What Is Big Data?

Last year – yes really it was only last year – a new IT buzzphrase came to the fore, “Big Data”. Whilst those working with the analysis of very large data sets had been using the phrase for a while it was less than two years ago that it started to invade the public consciousness. As with many ‘new’ IT concepts understanding is  vague about what big data is (an acquaintance once collated 37 different definitions of another IT buzzphrase “The Cloud”), but basically it refers to a collection of data so big that it is very difficult or impossible to “mine” with the technology we currently possess in our organisation. By “mine” we mean digging into the data to extract value from it, commonly called “data mining”.

 

Obviously access to bigger technology is a key tool in big data, so what makes big data worthwhile? In a word, analysis. Big data is not about obvious facts and trends, it’s about digging deeper.
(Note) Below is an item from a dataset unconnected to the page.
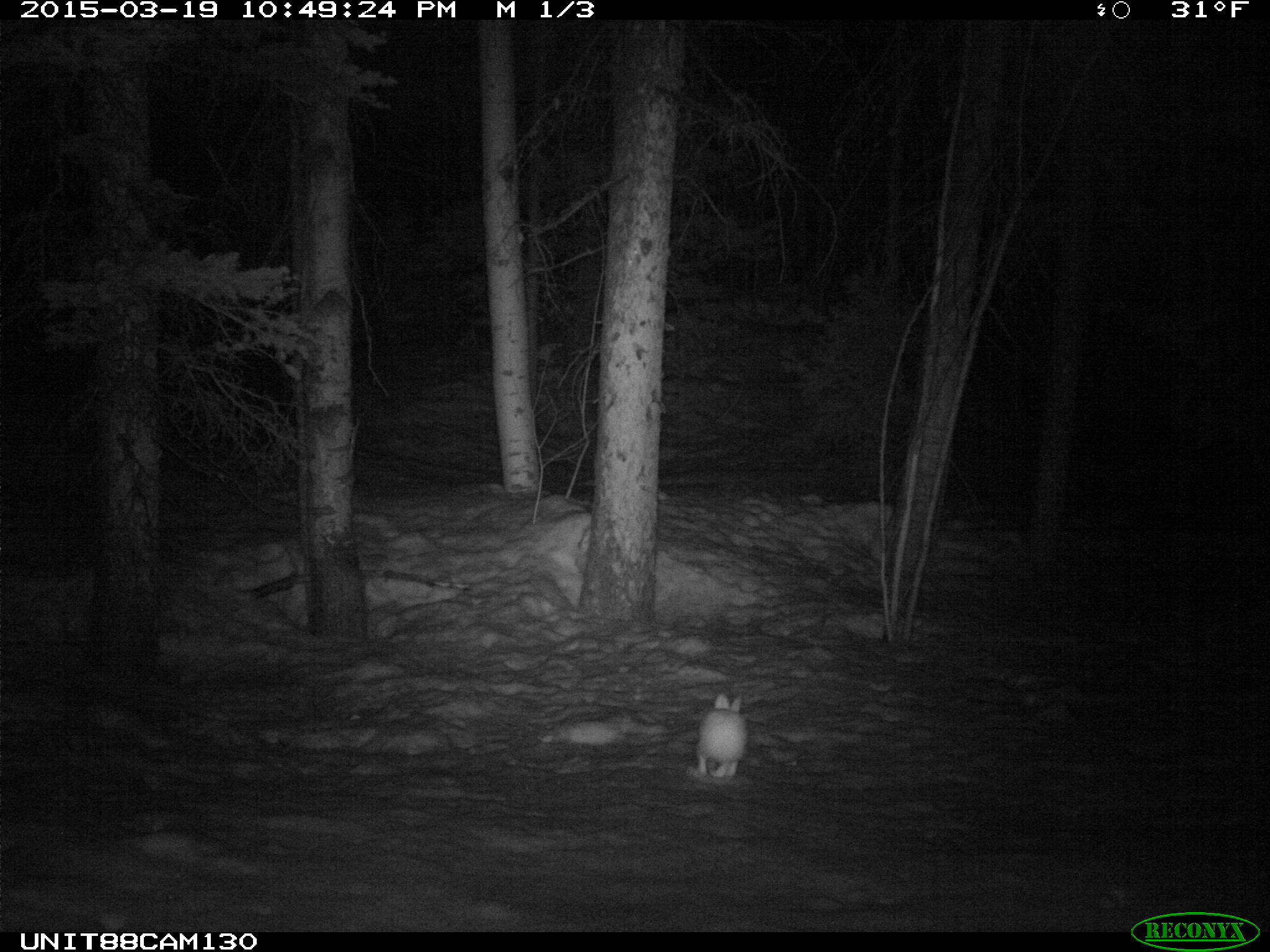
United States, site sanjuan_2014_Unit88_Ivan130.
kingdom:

A simple example, if we know that on average 10,000 bus rides are taken each day we have a financial case for providing a bus service and a crude measure for bus service performance. If we can go further and say how many people made journeys between which stops at which times over a prolonged period - say 3 years (10 million bus rides) then with analysis we can in theory design the ideal bus service with the right capacity in the right place at the right time accounting for weekly load patterns and seasonal trends. Delivering the ideal bus service might be a challenge, but at least we would have a better idea of what it would look like. Analysing 10 million records by time, day of week, month, start & end of journey etc. would be quite a lot of work - and therein lies the heart of the Big Data problem. Imagine what it would be like trying a similar analysis for London Underground which averages 3.5 million passenger journeys per day.

Big data is essentially about large scale statistical analysis, and the ability to fragment large bodies of data into small groups of similar behaviour. We can apply it to customers - the big supermarkets have been doing it for many years with their loyalty card schemes, to diseases and health problems, to transport, TV viewing patterns, politics, the weather, advertising performance, energy consumption, stock market performance - the list of possible applications is extensive.

What we get from the analysis is detailed insight - a better understanding which we may use for design of new products and services, forecasting of demand, and the general optimisation of how we provide what we provide to whom - which is why big data is so relevant to business.

Going back to the introduction momentarily, I said that big data is that which is “very difficult or impossible to “mine” with the technology we currently possess in our organisation”. For a small organisation with one or two small computer servers big data can actually be quite small, but one of the key factors which has changed the big data landscape and brought it to prominence is the cloud - the availability of large scale computing on demand via the Internet. The cloud has meant that organisations large and small have been able to address big data problems which previously were out of their reach.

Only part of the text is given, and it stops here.